Jackson, MI – Consumers Energy admits employees detected a gas leak in Royal Oak and left the scene prior to a Feb. 27 explosion that killed 58-year-old Daniel Malczynski.

A Crew ruptured a line while laying an underground gas main using a boring process and disobeyed a procedural requirement that all existing underground infrastructure be unearthed.

After smelling the gas, they knocked on Malczynski’s door, but he did not answer. The crew left. And while a worker was en route, Malczynski’s house exploded, killing him and leaving behind only the flaming recess of the basement. The blast damage homes up to two blocks away.

Although it appears rules were neglected on the front end, Jackson-based Consumers Energy reacted swiftly and thoroughly in the aftermath, offering residents free lodging and performing courtesy gas checks and pilot lighting when residents returned to the evacuated street.

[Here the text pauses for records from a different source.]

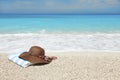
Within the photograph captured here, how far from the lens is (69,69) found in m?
3.81

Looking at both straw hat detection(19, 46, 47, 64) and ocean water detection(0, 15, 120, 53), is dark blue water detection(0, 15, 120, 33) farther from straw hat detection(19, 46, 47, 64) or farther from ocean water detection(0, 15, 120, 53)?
straw hat detection(19, 46, 47, 64)

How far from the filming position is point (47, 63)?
13.8 ft

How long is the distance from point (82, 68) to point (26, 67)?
99cm

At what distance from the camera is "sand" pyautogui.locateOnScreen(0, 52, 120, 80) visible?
3.46m

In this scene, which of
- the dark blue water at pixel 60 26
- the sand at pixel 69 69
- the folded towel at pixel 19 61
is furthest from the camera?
the dark blue water at pixel 60 26

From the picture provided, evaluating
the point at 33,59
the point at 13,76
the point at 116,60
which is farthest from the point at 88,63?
the point at 13,76

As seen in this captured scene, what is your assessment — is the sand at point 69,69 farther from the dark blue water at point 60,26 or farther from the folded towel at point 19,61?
the dark blue water at point 60,26

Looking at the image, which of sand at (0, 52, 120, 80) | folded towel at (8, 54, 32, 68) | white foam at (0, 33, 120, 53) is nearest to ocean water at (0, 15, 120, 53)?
white foam at (0, 33, 120, 53)

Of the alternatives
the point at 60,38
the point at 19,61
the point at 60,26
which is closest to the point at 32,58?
the point at 19,61

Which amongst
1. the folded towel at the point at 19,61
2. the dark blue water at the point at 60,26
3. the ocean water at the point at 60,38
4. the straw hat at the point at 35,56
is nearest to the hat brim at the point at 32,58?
the straw hat at the point at 35,56

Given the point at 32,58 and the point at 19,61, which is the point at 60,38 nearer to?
the point at 32,58

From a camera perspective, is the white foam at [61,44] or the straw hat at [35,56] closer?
the straw hat at [35,56]

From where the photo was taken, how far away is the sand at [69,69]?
136 inches

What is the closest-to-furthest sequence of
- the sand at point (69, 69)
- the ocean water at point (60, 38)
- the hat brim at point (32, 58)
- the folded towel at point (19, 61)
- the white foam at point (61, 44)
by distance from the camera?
the sand at point (69, 69) < the folded towel at point (19, 61) < the hat brim at point (32, 58) < the white foam at point (61, 44) < the ocean water at point (60, 38)
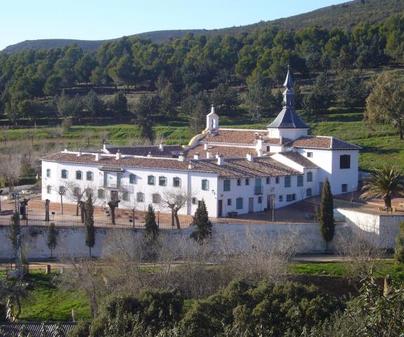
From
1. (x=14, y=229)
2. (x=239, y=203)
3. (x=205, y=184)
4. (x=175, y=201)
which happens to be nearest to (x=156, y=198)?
(x=175, y=201)

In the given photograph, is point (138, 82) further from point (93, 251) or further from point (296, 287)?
point (296, 287)

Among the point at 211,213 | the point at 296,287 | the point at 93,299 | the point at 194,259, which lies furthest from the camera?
the point at 211,213

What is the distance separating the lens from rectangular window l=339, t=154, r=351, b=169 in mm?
46844

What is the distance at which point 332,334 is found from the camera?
58.4ft

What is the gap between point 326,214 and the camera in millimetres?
38531

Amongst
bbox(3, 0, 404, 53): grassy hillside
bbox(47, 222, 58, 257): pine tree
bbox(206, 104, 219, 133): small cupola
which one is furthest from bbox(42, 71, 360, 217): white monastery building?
bbox(3, 0, 404, 53): grassy hillside

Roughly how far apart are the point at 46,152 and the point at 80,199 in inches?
635

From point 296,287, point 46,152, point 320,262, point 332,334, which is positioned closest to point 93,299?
point 296,287

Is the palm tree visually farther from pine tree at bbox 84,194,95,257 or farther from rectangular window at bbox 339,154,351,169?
pine tree at bbox 84,194,95,257

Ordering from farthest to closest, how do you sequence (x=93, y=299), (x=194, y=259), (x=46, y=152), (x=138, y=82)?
(x=138, y=82) → (x=46, y=152) → (x=194, y=259) → (x=93, y=299)

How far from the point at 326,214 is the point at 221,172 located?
6.05 meters

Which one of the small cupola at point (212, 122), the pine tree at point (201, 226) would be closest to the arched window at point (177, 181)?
the pine tree at point (201, 226)

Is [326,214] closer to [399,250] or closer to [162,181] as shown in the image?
[399,250]

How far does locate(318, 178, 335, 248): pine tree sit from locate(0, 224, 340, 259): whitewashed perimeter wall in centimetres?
47
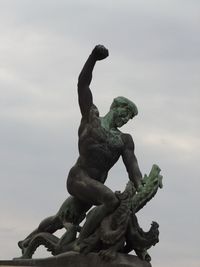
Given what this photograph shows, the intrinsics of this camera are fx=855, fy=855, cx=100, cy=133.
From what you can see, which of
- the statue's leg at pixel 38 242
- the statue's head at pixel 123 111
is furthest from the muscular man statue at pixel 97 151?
the statue's leg at pixel 38 242

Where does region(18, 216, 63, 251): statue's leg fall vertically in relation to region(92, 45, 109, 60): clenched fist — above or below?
below

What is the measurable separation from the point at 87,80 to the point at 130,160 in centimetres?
150

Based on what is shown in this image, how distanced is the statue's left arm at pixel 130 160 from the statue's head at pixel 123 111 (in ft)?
0.84

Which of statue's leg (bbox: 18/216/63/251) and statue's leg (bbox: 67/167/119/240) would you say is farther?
statue's leg (bbox: 18/216/63/251)

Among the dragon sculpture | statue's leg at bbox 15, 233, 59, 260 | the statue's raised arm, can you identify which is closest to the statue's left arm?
the dragon sculpture

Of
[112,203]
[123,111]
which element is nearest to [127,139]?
[123,111]

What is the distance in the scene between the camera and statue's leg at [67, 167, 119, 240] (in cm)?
1347

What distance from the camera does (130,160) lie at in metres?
14.1

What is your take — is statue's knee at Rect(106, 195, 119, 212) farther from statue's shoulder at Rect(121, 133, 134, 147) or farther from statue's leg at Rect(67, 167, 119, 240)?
statue's shoulder at Rect(121, 133, 134, 147)

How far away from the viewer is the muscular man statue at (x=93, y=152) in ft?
44.9

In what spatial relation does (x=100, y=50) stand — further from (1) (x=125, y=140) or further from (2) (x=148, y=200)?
(2) (x=148, y=200)

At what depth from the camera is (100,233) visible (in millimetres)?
13445

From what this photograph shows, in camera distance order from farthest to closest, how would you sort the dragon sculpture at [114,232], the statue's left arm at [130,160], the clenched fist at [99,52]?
the statue's left arm at [130,160]
the clenched fist at [99,52]
the dragon sculpture at [114,232]

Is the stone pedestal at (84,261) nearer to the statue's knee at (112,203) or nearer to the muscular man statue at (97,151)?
the muscular man statue at (97,151)
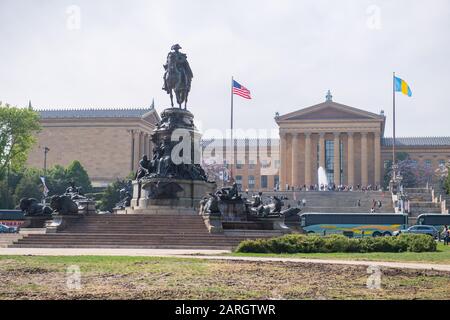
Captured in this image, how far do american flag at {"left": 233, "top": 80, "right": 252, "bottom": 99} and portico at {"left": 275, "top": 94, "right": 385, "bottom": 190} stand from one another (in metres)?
69.1

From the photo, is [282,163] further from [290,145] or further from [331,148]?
[331,148]

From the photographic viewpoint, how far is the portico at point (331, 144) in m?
134

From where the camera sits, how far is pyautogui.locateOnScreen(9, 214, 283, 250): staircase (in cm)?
3400

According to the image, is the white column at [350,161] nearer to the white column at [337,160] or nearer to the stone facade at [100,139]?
the white column at [337,160]

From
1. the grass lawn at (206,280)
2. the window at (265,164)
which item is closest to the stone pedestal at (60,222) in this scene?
the grass lawn at (206,280)

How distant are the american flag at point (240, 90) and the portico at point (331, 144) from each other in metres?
69.1

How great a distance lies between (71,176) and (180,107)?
5927 cm

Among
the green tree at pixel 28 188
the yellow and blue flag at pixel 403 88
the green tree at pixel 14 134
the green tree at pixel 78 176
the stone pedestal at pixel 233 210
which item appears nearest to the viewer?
the stone pedestal at pixel 233 210

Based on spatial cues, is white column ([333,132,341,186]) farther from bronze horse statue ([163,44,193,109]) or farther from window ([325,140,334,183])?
bronze horse statue ([163,44,193,109])

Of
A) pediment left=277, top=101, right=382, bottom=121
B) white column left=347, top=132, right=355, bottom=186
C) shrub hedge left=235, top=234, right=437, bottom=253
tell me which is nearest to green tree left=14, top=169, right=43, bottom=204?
pediment left=277, top=101, right=382, bottom=121

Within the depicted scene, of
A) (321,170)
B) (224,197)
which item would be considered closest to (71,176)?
(321,170)

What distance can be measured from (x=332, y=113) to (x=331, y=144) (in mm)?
7255
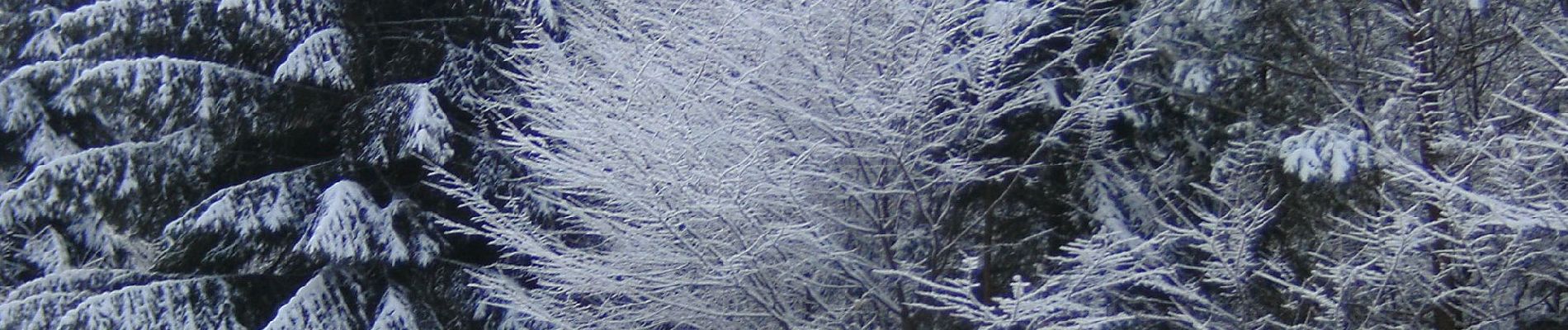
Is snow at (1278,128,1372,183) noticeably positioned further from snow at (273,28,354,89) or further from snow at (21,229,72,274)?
snow at (21,229,72,274)

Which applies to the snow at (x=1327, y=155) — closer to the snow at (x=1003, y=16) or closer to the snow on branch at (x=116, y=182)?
the snow at (x=1003, y=16)

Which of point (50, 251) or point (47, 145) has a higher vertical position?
point (47, 145)

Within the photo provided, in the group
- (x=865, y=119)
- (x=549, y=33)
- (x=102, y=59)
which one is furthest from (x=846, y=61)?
(x=102, y=59)

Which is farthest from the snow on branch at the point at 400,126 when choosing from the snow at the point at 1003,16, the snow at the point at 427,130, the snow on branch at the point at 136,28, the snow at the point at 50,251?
the snow at the point at 1003,16

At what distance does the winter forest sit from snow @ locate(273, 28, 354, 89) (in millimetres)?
35

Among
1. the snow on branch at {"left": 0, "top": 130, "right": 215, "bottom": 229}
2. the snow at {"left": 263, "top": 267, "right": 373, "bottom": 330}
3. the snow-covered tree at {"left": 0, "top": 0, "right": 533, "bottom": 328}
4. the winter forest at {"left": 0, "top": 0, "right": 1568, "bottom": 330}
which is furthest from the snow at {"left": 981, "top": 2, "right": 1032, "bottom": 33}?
the snow on branch at {"left": 0, "top": 130, "right": 215, "bottom": 229}

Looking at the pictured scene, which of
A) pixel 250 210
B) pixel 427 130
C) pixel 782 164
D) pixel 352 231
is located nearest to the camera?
pixel 782 164

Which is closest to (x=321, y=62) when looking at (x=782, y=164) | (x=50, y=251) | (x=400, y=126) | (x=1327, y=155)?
(x=400, y=126)

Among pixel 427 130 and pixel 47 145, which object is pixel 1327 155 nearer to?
pixel 427 130

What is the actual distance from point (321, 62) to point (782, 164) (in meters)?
3.35

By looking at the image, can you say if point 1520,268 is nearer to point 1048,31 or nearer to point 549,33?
point 1048,31

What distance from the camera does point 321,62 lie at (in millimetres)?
7441

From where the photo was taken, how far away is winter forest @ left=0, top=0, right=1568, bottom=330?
18.7 ft

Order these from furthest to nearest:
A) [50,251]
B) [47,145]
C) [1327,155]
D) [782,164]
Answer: [50,251]
[47,145]
[1327,155]
[782,164]
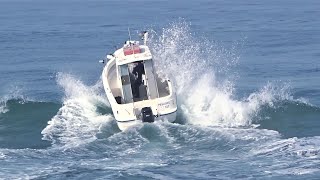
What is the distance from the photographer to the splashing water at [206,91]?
106 ft

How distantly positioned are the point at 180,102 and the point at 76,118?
5.03 meters

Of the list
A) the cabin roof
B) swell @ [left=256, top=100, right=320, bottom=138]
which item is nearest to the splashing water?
swell @ [left=256, top=100, right=320, bottom=138]

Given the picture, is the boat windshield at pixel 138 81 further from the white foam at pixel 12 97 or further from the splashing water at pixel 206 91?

The Detroit Free Press reports this was not the first time company utility workers smelled gas and left the scene prior to a fatal explosion.

On Dec. 29, 2010, a Consumers Energy employee responded to a call of gas smelled in Wayne. He also detected the scent and spent an hour searching for the source but was unable to find if and left while a specialized “sniffer truck” was dispatched, the Free Press reports.

Meanwhile, a furniture store exploded, killing James Zell, 64, and Leslie Machniak, 54, employees of the business, and severely injuring owner Paul Franks, 64.